**WHAT TO PRODUCE:**
I'd like every record given again exactly, please.

**RECORDS SHOWN:**
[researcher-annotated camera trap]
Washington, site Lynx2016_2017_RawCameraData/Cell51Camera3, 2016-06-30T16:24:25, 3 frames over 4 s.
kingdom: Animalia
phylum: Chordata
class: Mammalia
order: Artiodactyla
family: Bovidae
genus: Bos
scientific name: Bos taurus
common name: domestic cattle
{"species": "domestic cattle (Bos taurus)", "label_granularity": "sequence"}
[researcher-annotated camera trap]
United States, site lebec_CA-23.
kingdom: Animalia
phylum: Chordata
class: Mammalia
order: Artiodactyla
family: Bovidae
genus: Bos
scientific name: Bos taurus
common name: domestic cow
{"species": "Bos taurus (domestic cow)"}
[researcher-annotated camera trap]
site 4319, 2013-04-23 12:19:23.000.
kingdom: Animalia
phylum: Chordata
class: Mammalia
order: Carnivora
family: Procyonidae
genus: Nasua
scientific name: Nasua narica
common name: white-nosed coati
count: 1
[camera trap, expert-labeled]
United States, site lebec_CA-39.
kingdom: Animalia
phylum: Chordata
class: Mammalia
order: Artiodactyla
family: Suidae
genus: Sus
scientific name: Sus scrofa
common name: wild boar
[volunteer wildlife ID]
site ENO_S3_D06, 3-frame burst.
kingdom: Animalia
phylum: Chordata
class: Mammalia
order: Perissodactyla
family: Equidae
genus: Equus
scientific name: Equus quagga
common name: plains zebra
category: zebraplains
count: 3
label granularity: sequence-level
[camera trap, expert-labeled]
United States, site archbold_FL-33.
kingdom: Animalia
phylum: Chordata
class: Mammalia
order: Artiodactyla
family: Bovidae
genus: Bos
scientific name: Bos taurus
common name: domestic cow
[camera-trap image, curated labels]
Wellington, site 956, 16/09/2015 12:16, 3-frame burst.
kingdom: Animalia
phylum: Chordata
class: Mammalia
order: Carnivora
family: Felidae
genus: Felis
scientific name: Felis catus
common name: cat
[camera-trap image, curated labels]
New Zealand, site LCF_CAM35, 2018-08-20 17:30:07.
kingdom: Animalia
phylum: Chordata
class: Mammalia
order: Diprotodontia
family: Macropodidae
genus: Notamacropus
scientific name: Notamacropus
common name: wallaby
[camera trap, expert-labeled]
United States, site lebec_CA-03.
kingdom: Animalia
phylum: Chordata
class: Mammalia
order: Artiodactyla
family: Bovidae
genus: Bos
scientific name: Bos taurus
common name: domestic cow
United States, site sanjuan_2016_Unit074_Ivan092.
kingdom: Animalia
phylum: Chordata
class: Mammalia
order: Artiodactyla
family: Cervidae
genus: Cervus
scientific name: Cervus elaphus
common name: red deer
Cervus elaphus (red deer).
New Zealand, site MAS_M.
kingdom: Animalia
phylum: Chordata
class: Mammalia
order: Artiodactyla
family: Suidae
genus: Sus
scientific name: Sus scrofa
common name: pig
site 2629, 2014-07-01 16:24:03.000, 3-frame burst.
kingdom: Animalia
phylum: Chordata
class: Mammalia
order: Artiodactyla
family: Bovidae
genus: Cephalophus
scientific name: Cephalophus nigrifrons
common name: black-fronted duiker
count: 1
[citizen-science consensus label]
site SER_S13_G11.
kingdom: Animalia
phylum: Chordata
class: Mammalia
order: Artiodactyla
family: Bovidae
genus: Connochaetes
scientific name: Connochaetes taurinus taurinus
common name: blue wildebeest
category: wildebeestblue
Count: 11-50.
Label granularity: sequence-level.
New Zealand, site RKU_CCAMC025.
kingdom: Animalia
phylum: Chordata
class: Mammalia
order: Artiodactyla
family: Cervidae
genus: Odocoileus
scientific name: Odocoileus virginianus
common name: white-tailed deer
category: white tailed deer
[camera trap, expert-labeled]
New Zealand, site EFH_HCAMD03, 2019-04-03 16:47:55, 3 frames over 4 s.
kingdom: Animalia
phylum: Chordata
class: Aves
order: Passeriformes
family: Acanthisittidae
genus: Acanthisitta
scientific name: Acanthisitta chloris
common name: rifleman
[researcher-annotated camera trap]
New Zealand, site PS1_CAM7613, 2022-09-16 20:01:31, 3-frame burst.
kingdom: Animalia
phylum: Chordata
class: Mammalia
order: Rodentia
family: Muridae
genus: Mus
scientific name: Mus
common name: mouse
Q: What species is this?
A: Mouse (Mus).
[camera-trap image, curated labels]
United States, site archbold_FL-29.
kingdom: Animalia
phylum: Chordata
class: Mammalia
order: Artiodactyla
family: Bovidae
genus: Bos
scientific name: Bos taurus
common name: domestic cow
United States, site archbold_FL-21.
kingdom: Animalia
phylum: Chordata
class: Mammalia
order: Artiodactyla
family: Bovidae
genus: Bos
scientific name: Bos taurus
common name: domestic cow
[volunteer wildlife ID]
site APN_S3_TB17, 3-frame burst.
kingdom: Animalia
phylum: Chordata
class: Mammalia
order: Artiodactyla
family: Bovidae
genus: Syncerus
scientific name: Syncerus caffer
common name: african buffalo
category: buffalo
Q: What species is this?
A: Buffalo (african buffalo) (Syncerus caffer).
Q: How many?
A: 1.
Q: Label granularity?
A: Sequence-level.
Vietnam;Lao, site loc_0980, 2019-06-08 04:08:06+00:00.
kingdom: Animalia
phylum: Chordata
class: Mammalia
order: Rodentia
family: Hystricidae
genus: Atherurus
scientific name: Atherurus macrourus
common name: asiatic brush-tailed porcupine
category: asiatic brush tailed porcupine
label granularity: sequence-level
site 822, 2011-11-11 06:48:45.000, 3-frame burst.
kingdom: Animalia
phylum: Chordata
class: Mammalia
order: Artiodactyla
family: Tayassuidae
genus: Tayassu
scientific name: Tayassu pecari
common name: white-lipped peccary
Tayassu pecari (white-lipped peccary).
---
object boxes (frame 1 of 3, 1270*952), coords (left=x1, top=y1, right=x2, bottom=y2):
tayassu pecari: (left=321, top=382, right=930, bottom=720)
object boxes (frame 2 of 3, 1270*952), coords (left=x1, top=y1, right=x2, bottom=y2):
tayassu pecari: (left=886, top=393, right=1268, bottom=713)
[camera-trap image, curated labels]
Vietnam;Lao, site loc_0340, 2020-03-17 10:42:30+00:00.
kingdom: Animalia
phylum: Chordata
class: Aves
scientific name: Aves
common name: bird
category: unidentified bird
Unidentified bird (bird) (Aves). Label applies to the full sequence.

**SOLUTION BELOW:**
[researcher-annotated camera trap]
Washington, site Lynx2016_2017_RawCameraData/Cell51Camera3, 2016-06-30T16:24:25, 3 frames over 4 s.
kingdom: Animalia
phylum: Chordata
class: Mammalia
order: Artiodactyla
family: Bovidae
genus: Bos
scientific name: Bos taurus
common name: domestic cattle
{"species": "domestic cattle (Bos taurus)", "label_granularity": "sequence"}
[researcher-annotated camera trap]
United States, site lebec_CA-23.
kingdom: Animalia
phylum: Chordata
class: Mammalia
order: Artiodactyla
family: Bovidae
genus: Bos
scientific name: Bos taurus
common name: domestic cow
{"species": "Bos taurus (domestic cow)"}
[researcher-annotated camera trap]
site 4319, 2013-04-23 12:19:23.000.
kingdom: Animalia
phylum: Chordata
class: Mammalia
order: Carnivora
family: Procyonidae
genus: Nasua
scientific name: Nasua narica
common name: white-nosed coati
count: 1
[camera trap, expert-labeled]
United States, site lebec_CA-39.
kingdom: Animalia
phylum: Chordata
class: Mammalia
order: Artiodactyla
family: Suidae
genus: Sus
scientific name: Sus scrofa
common name: wild boar
[volunteer wildlife ID]
site ENO_S3_D06, 3-frame burst.
kingdom: Animalia
phylum: Chordata
class: Mammalia
order: Perissodactyla
family: Equidae
genus: Equus
scientific name: Equus quagga
common name: plains zebra
category: zebraplains
count: 3
label granularity: sequence-level
[camera trap, expert-labeled]
United States, site archbold_FL-33.
kingdom: Animalia
phylum: Chordata
class: Mammalia
order: Artiodactyla
family: Bovidae
genus: Bos
scientific name: Bos taurus
common name: domestic cow
[camera-trap image, curated labels]
Wellington, site 956, 16/09/2015 12:16, 3-frame burst.
kingdom: Animalia
phylum: Chordata
class: Mammalia
order: Carnivora
family: Felidae
genus: Felis
scientific name: Felis catus
common name: cat
[camera-trap image, curated labels]
New Zealand, site LCF_CAM35, 2018-08-20 17:30:07.
kingdom: Animalia
phylum: Chordata
class: Mammalia
order: Diprotodontia
family: Macropodidae
genus: Notamacropus
scientific name: Notamacropus
common name: wallaby
[camera trap, expert-labeled]
United States, site lebec_CA-03.
kingdom: Animalia
phylum: Chordata
class: Mammalia
order: Artiodactyla
family: Bovidae
genus: Bos
scientific name: Bos taurus
common name: domestic cow
United States, site sanjuan_2016_Unit074_Ivan092.
kingdom: Animalia
phylum: Chordata
class: Mammalia
order: Artiodactyla
family: Cervidae
genus: Cervus
scientific name: Cervus elaphus
common name: red deer
Cervus elaphus (red deer).
New Zealand, site MAS_M.
kingdom: Animalia
phylum: Chordata
class: Mammalia
order: Artiodactyla
family: Suidae
genus: Sus
scientific name: Sus scrofa
common name: pig
site 2629, 2014-07-01 16:24:03.000, 3-frame burst.
kingdom: Animalia
phylum: Chordata
class: Mammalia
order: Artiodactyla
family: Bovidae
genus: Cephalophus
scientific name: Cephalophus nigrifrons
common name: black-fronted duiker
count: 1
[citizen-science consensus label]
site SER_S13_G11.
kingdom: Animalia
phylum: Chordata
class: Mammalia
order: Artiodactyla
family: Bovidae
genus: Connochaetes
scientific name: Connochaetes taurinus taurinus
common name: blue wildebeest
category: wildebeestblue
Count: 11-50.
Label granularity: sequence-level.
New Zealand, site RKU_CCAMC025.
kingdom: Animalia
phylum: Chordata
class: Mammalia
order: Artiodactyla
family: Cervidae
genus: Odocoileus
scientific name: Odocoileus virginianus
common name: white-tailed deer
category: white tailed deer
[camera trap, expert-labeled]
New Zealand, site EFH_HCAMD03, 2019-04-03 16:47:55, 3 frames over 4 s.
kingdom: Animalia
phylum: Chordata
class: Aves
order: Passeriformes
family: Acanthisittidae
genus: Acanthisitta
scientific name: Acanthisitta chloris
common name: rifleman
[researcher-annotated camera trap]
New Zealand, site PS1_CAM7613, 2022-09-16 20:01:31, 3-frame burst.
kingdom: Animalia
phylum: Chordata
class: Mammalia
order: Rodentia
family: Muridae
genus: Mus
scientific name: Mus
common name: mouse
Q: What species is this?
A: Mouse (Mus).
[camera-trap image, curated labels]
United States, site archbold_FL-29.
kingdom: Animalia
phylum: Chordata
class: Mammalia
order: Artiodactyla
family: Bovidae
genus: Bos
scientific name: Bos taurus
common name: domestic cow
United States, site archbold_FL-21.
kingdom: Animalia
phylum: Chordata
class: Mammalia
order: Artiodactyla
family: Bovidae
genus: Bos
scientific name: Bos taurus
common name: domestic cow
[volunteer wildlife ID]
site APN_S3_TB17, 3-frame burst.
kingdom: Animalia
phylum: Chordata
class: Mammalia
order: Artiodactyla
family: Bovidae
genus: Syncerus
scientific name: Syncerus caffer
common name: african buffalo
category: buffalo
Q: What species is this?
A: Buffalo (african buffalo) (Syncerus caffer).
Q: How many?
A: 1.
Q: Label granularity?
A: Sequence-level.
Vietnam;Lao, site loc_0980, 2019-06-08 04:08:06+00:00.
kingdom: Animalia
phylum: Chordata
class: Mammalia
order: Rodentia
family: Hystricidae
genus: Atherurus
scientific name: Atherurus macrourus
common name: asiatic brush-tailed porcupine
category: asiatic brush tailed porcupine
label granularity: sequence-level
site 822, 2011-11-11 06:48:45.000, 3-frame burst.
kingdom: Animalia
phylum: Chordata
class: Mammalia
order: Artiodactyla
family: Tayassuidae
genus: Tayassu
scientific name: Tayassu pecari
common name: white-lipped peccary
Tayassu pecari (white-lipped peccary).
---
object boxes (frame 1 of 3, 1270*952), coords (left=x1, top=y1, right=x2, bottom=y2):
tayassu pecari: (left=321, top=382, right=930, bottom=720)
object boxes (frame 2 of 3, 1270*952), coords (left=x1, top=y1, right=x2, bottom=y2):
tayassu pecari: (left=886, top=393, right=1268, bottom=713)
[camera-trap image, curated labels]
Vietnam;Lao, site loc_0340, 2020-03-17 10:42:30+00:00.
kingdom: Animalia
phylum: Chordata
class: Aves
scientific name: Aves
common name: bird
category: unidentified bird
Unidentified bird (bird) (Aves). Label applies to the full sequence.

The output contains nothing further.